**What the exercise asks**
Both the line with "Marco Pigossi e" and the line with "iPhone XR 128Gb" in the records below must appear in the output, along with every line between them, exactly and with nothing added.

**Dataset extract**
□ □ □ □ □ □ □

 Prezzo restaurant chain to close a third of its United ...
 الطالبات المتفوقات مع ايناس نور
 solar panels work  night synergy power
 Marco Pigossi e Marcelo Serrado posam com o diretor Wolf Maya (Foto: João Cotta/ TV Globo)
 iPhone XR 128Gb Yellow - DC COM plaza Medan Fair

□ □ □ □ □ □ □

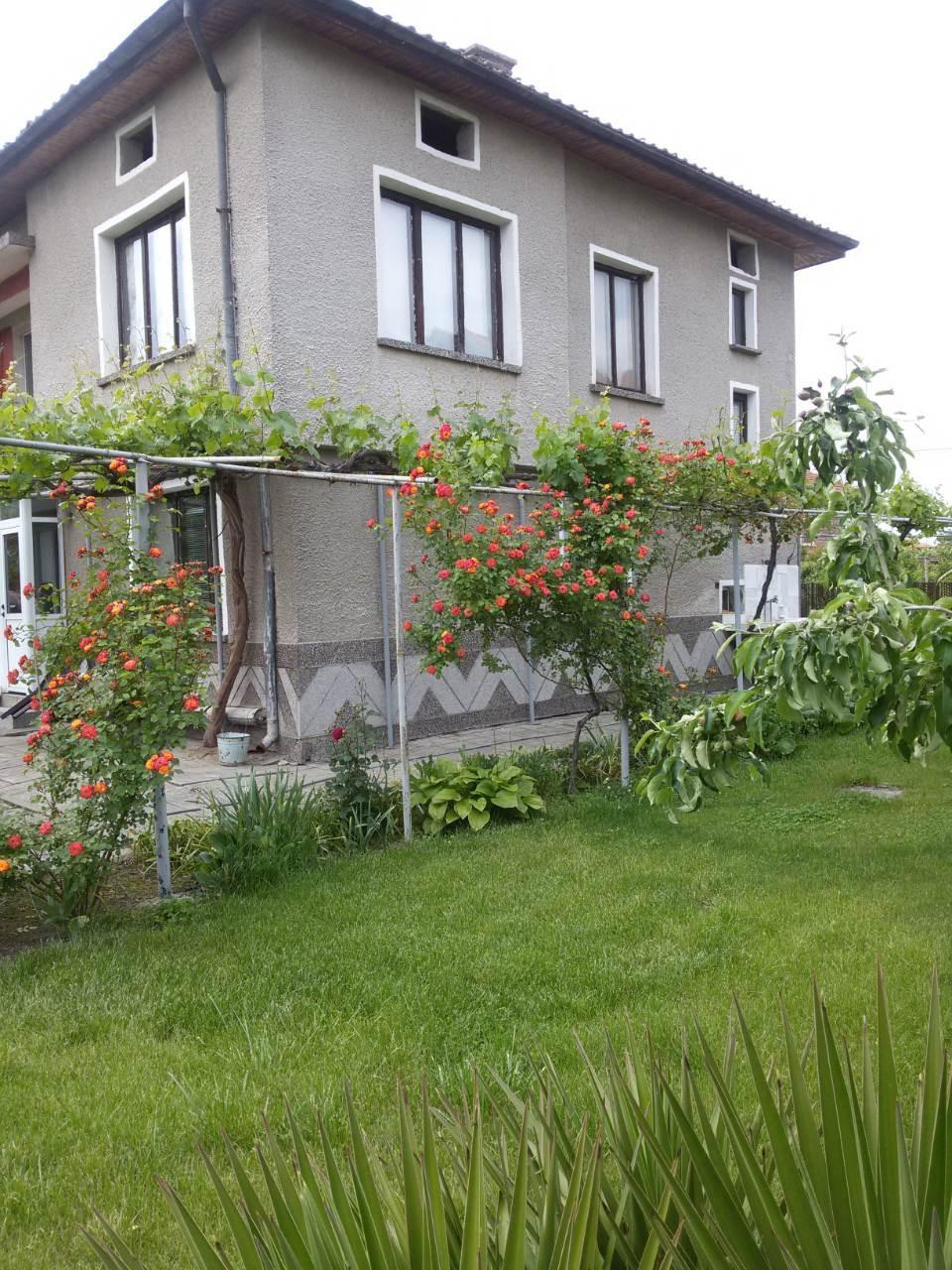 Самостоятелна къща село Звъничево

□ □ □ □ □ □ □

**Answer to this exercise**
 Marco Pigossi e Marcelo Serrado posam com o diretor Wolf Maya (Foto: João Cotta/ TV Globo)
 iPhone XR 128Gb Yellow - DC COM plaza Medan Fair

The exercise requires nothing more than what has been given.